The return of the ESC
The English Shakespeare Company is back, with all its raw innovation. In case there is any doubt, And-rew Jarvis has even had Richard III's double-breasted pin-stripe of a decade ago dry-cleaned to do service for Theseus in this A Midsummer Night's Dream from the design-direction partnership of Phelim McDermott and Julian Crouch.
But this is not a make-do-and-mend Dream. Characteristically, as part of the ESC's new manifestation (three years after it ceased touring) as the National Children's Touring Theatre, it is a minimalist production, a dark Dream which borders on nightmare at times, but with invention which testifies to ESC artistic director Michael Bogdanov's belief that you can never wear Shakespeare out.
Jarvis's Duke starts off as a Mafia don, but settles down to a less shifty chairman of the board as the deviousness of his other role, Oberon, takes over the sinister persona. The counterpoint is Julian Bleach's Puck - or is it Igor, as he scutters about bent almost horizontal, all knees and elbows? And the action seems to pivot around this relationship rather than that of Oberon and Titania - we never see a Changeling Boy, a red herring, in this version. The fairy queen and Hippolyta are doubled by Claire Benedict, whose defiance of TheseusOberon scarcely surfaces as her tall frame glides gracefully about the stage.
The Rude Mechanicals are also the Fairies, not this time leaping around in dancing pumps or dangling on the ends of wires, but alarmingly swaying about on different height stilts, which somehow gives the same hovering impression. And these six, led by Malcolm Scate's gloriously over-the-top but perfectly timed Bottom, make the most of Shakespeare's farce at its best.

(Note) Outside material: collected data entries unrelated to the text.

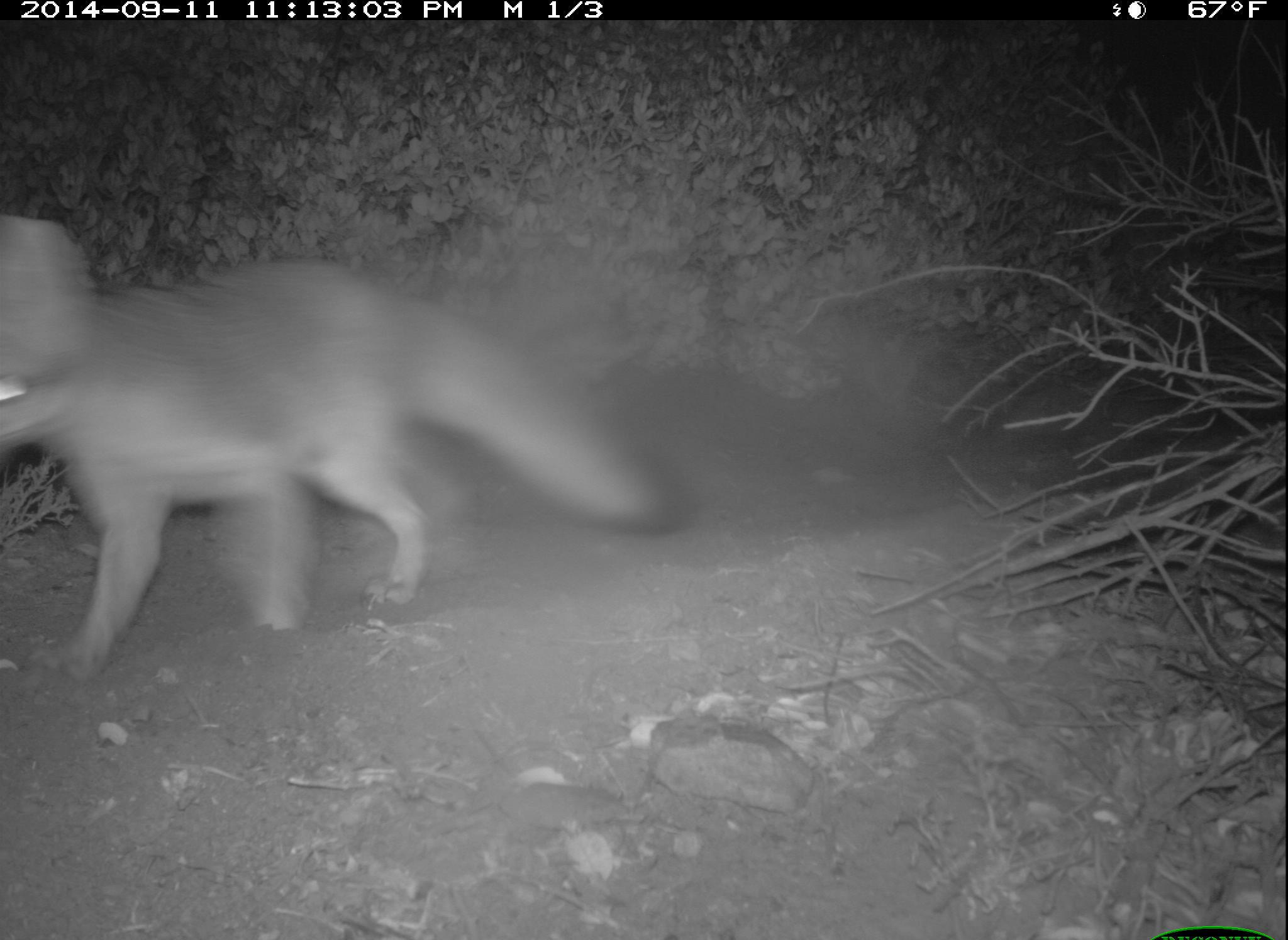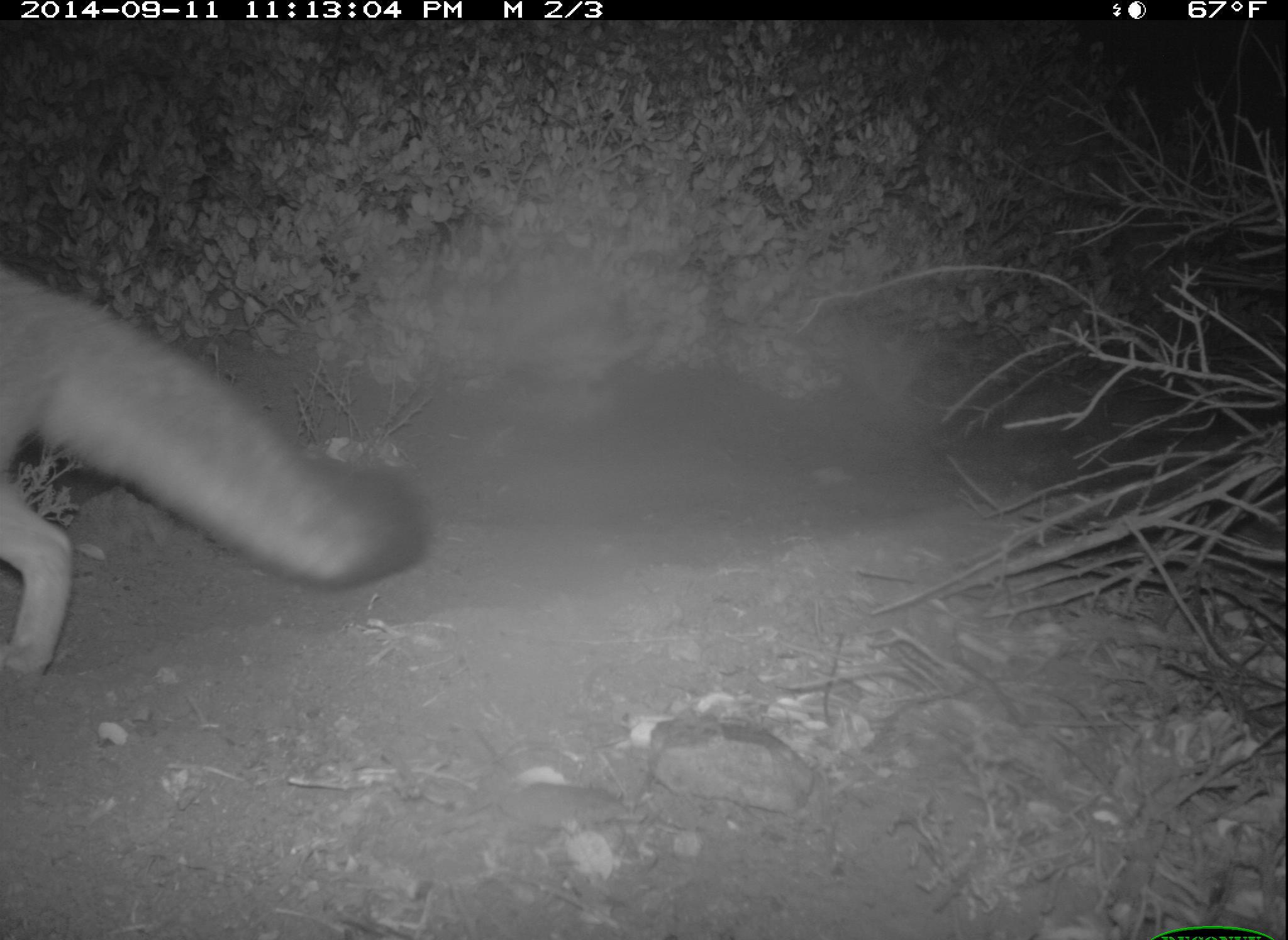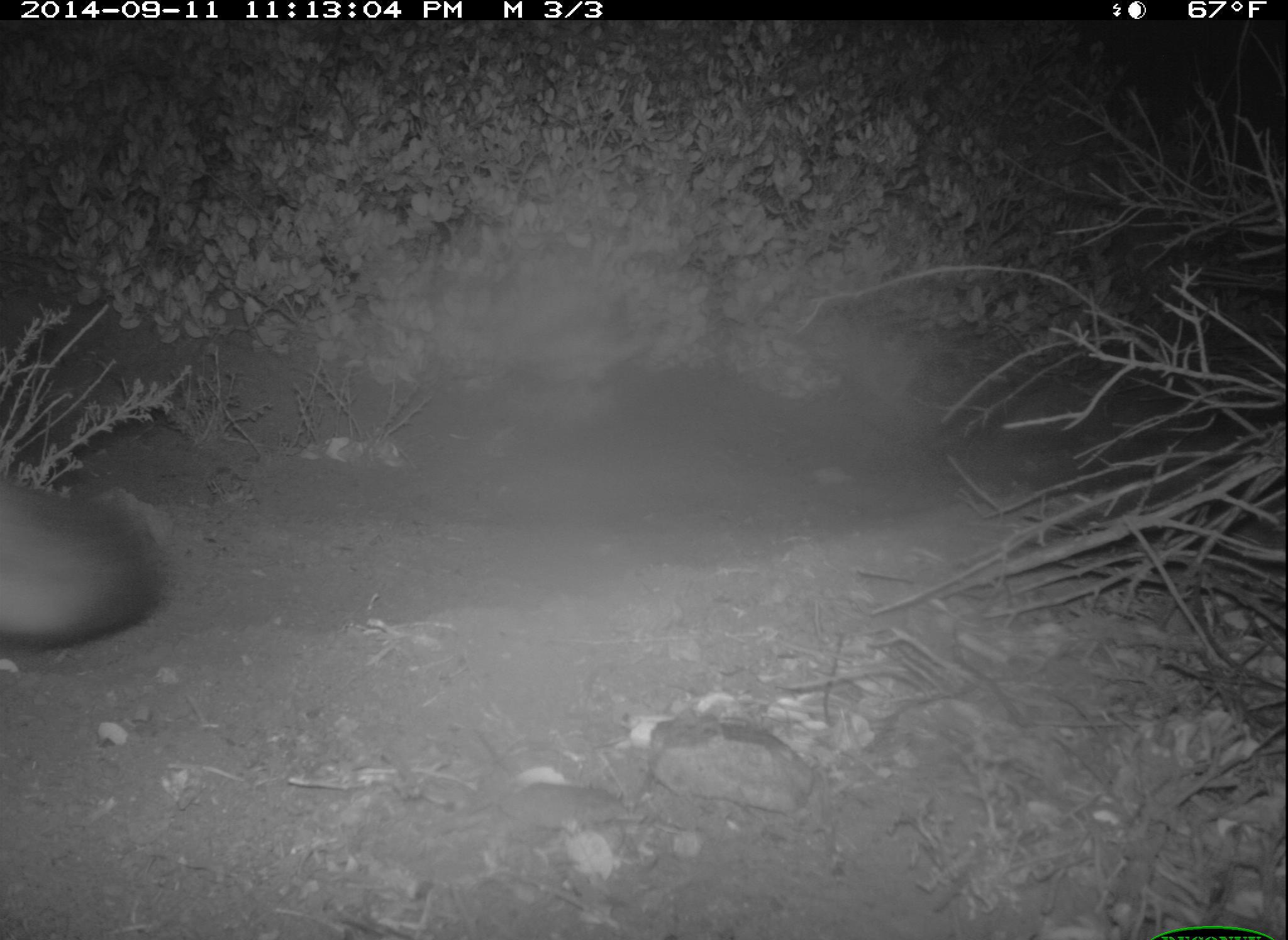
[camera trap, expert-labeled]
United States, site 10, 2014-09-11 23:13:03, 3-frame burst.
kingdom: Animalia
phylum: Chordata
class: Mammalia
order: Carnivora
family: Canidae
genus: Urocyon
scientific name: Urocyon cinereoargenteus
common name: gray fox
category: fox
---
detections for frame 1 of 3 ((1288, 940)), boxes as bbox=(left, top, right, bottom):
fox: bbox=(0, 214, 687, 680)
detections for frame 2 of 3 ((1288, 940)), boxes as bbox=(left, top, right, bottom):
fox: bbox=(0, 272, 433, 677)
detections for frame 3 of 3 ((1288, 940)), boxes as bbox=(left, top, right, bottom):
fox: bbox=(0, 483, 163, 650)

The designersdirectors have cottoned on to the fact that Bottom wants to do everything, and he is a weaver: therefore, he is likely to want to make all the costumes too, including the beards and wigs, in the material he knows best, so that the final play is bedecked in ludicrous basketry which makes for irresistible slap-stick.

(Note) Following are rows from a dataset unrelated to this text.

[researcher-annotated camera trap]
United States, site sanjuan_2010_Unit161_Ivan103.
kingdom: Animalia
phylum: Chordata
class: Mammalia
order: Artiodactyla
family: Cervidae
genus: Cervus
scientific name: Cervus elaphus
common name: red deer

But this is the Sellotape Dream. The opening scene is Theseus's palace, signified by empty picture frames hanging in mid-air which in a twinkling become the framework of the forest, with ankle catching brambles and sight obscuring branches represented by the sticky tape which the cast pull endlessly from rolls attached to the frames.
From it, the fairies weave a bank where the wild thyme blows, Bottom's ass's head is partly wound out of it. If this is a children's production, there are no obvious concessions to a youthful audience. The lines are delivered clearly but not unduly deliberately, and the action moves easily with the natural dynamic of the story line with no forced simplicity.
Touring with Michael Bogdanov's adaptation of Beowulf: His Majesty's, Aberdeen (until tomorrow); the Grand, Leeds (March 31-April 5); the Theatre Royal, Nottingham (April 14-19); the Congress, Eastbourne (April 21-26); the New Theatre, Hull (April 28-May 3); the Hexagon, Reading (May 5-10); the Marlowe, Canterbury (May 12-17); the Grand, Blackpool (May 19-24); the Derngate, Northampton (June 2-7); the New Victoria, Woking (June 9-14); the Theatre Royal Newcastle (June 16-21).